GEKOZEN FRAGMENT:
Een andere kijk op pesten

Een andere kijk op pesten

Je voorkomt veel leed, wanneer je meer weet

Het verschil tussen plagen en pesten kan voor volwassenen duidelijk zijn, kinderen kunnen vaak niets met de opmerking dat ze “er maar tegen moeten kunnen” of “niet zo flauw moeten doen” en “tegen een plagerijtje moeten kunnen”. Plagen is incidenteel, pesten structureel.

Maar wat als je gepest wordt en je komt in een situatie waarin iemand je wil plagen?

Wat wanneer je de ander altijd serieus neemt, of niet weet wanneer iemand iets letterlijk of figuurlijk bedoeld heeft?

Pesten en gepest worden. Twee begrippen met dezelfde onderliggende oorzaak.

Voor pesters geldt dat zij pesten omdat zij een vertekend zelfbeeld hebben. Zij gaan pesten vanuit het gevoel dat zij slachtoffer zijn. Ook degenen die gepest worden voelen zich slachtoffer. Zij voelden zich echter al slachtoffer voordat zij gepest werden.

 

Slachtofferrol

Wat houdt het in, slachtofferrol?

De slachtofferrol gaat verder dan jezelf zielig vinden. Mensen in de slachtofferrol hebben het gevoel dat zij zelf niets kunnen veranderen aan hun eigen situatie. Zij voelen zich afhankelijk van anderen of omstandigheden.

TE VERWERKEN MATERIAAL:
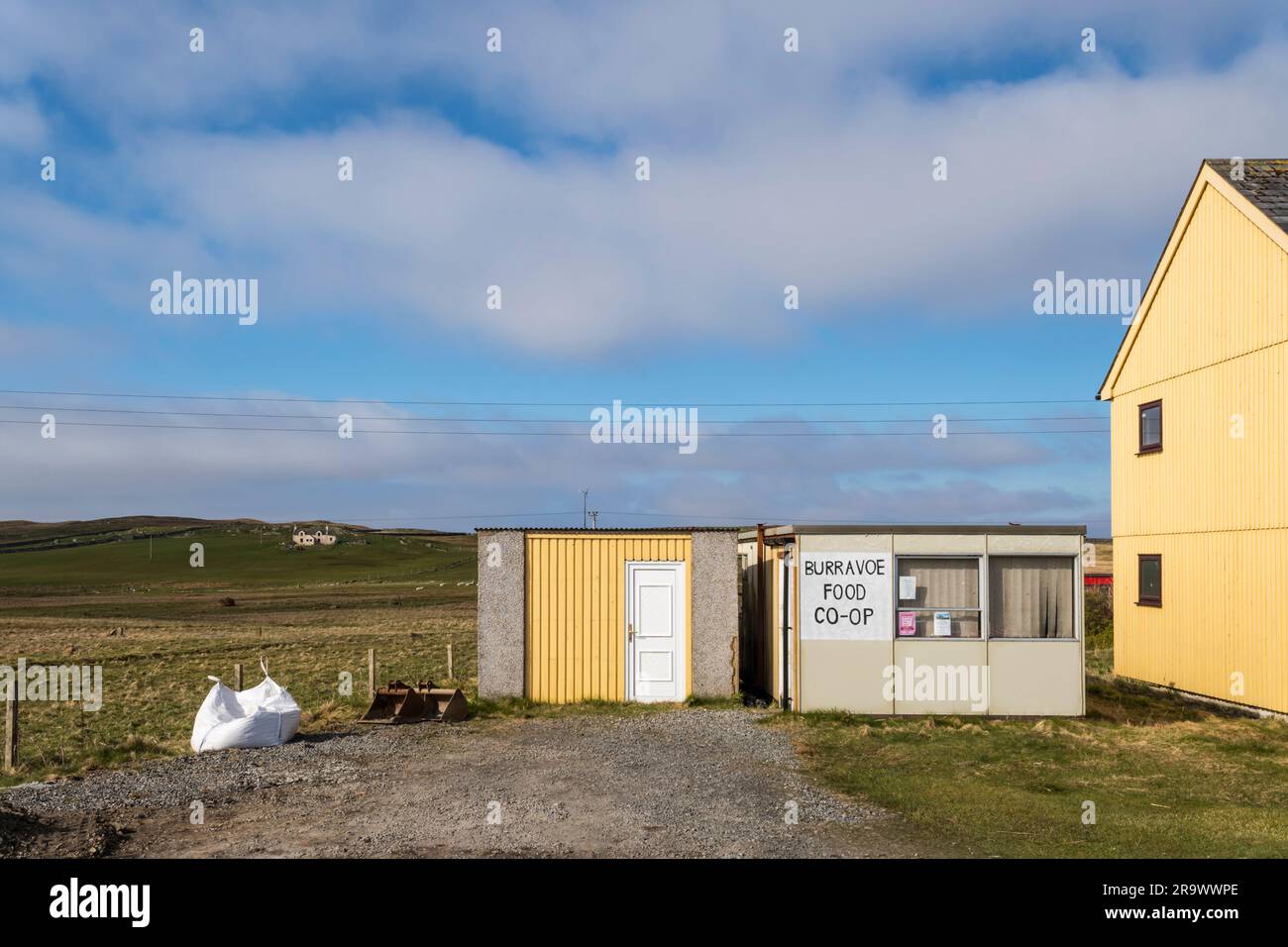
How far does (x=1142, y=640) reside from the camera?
68.0 feet

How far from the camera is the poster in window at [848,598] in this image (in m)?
15.7

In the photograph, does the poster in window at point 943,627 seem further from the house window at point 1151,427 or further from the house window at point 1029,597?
the house window at point 1151,427

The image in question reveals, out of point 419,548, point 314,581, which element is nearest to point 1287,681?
point 314,581

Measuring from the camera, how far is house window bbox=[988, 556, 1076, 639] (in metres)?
15.8

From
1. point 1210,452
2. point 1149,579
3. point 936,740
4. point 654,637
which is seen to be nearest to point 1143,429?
point 1210,452

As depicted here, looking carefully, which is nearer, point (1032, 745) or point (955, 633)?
point (1032, 745)

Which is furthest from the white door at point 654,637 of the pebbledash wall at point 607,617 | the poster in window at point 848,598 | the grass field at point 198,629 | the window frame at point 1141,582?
the window frame at point 1141,582

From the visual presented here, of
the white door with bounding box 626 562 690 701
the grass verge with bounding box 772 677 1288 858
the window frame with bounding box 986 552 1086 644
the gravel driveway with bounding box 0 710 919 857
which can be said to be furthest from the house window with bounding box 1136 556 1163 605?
the gravel driveway with bounding box 0 710 919 857

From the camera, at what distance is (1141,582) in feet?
68.5

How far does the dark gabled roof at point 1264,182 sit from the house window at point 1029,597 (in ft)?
20.6

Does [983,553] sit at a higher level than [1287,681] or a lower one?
higher

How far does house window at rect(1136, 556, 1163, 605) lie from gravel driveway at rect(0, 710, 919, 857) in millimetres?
10219
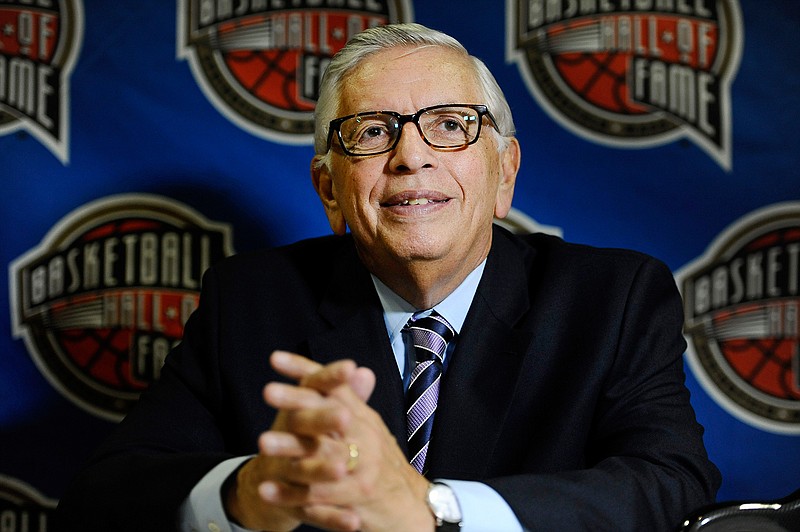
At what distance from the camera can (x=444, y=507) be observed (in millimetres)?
1181

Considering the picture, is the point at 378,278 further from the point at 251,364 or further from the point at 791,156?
the point at 791,156

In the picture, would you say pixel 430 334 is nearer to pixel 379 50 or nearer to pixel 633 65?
pixel 379 50

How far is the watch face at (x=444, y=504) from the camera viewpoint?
1.17 m

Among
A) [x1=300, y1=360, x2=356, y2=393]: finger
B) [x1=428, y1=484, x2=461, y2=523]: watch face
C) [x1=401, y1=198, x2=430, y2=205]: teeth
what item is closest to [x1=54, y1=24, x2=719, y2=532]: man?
[x1=401, y1=198, x2=430, y2=205]: teeth

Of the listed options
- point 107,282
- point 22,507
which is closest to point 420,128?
point 107,282

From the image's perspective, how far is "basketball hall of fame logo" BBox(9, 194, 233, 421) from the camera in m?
2.12

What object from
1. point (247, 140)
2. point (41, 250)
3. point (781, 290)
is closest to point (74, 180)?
point (41, 250)

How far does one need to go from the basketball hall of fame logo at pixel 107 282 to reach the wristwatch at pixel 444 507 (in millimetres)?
1079

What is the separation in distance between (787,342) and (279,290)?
109cm

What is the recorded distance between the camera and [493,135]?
1660 mm

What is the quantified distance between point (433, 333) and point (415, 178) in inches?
10.6

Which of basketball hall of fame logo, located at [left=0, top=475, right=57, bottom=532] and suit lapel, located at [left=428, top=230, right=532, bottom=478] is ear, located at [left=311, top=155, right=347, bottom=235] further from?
basketball hall of fame logo, located at [left=0, top=475, right=57, bottom=532]

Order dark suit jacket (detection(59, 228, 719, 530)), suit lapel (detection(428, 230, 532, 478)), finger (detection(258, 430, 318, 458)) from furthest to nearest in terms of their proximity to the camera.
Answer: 1. suit lapel (detection(428, 230, 532, 478))
2. dark suit jacket (detection(59, 228, 719, 530))
3. finger (detection(258, 430, 318, 458))

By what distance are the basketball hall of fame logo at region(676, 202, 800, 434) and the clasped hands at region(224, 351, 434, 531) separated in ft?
3.62
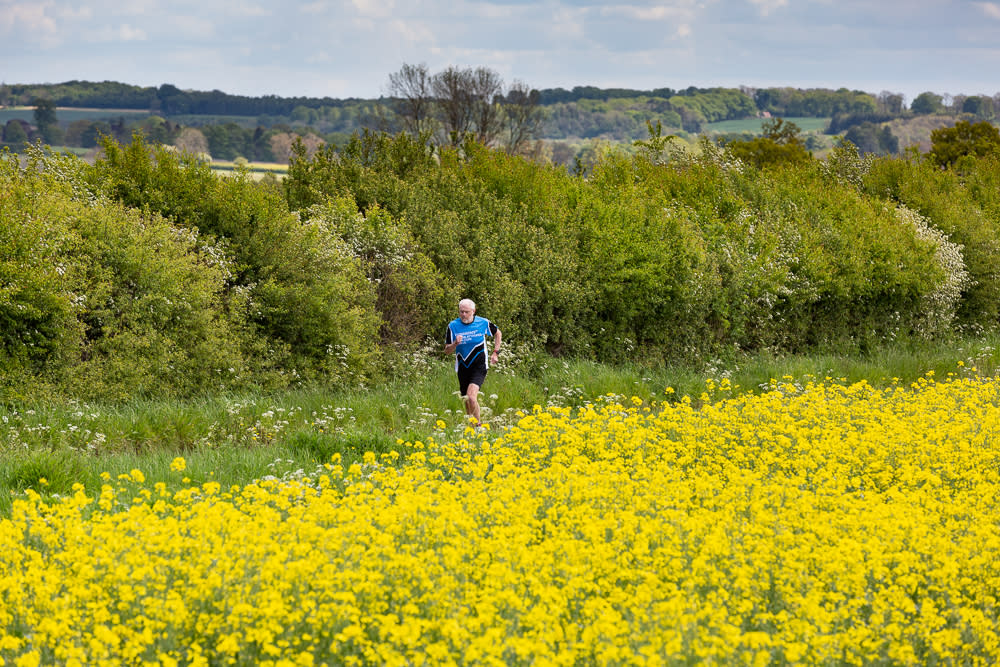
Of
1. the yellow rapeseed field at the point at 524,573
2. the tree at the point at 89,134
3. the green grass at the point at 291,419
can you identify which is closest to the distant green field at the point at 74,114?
the tree at the point at 89,134

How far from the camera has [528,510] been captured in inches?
255

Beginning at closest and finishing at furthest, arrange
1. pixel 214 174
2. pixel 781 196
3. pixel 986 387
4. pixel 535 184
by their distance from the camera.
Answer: pixel 986 387, pixel 214 174, pixel 535 184, pixel 781 196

OPDRACHTEN:
[A] Hoe verschillen plagen en pesten volgens de tekst over pesten?
[B] Tel alstublieft de regels in de vermeldingen waarin het woord "closest" voorkomt, waarbij hoofdletters en kleine letters verschillend tellen. Noem alleen het aantal.

ANTWOORDEN:
[A] Plagen is incidenteel, pesten structureel.

[B] 5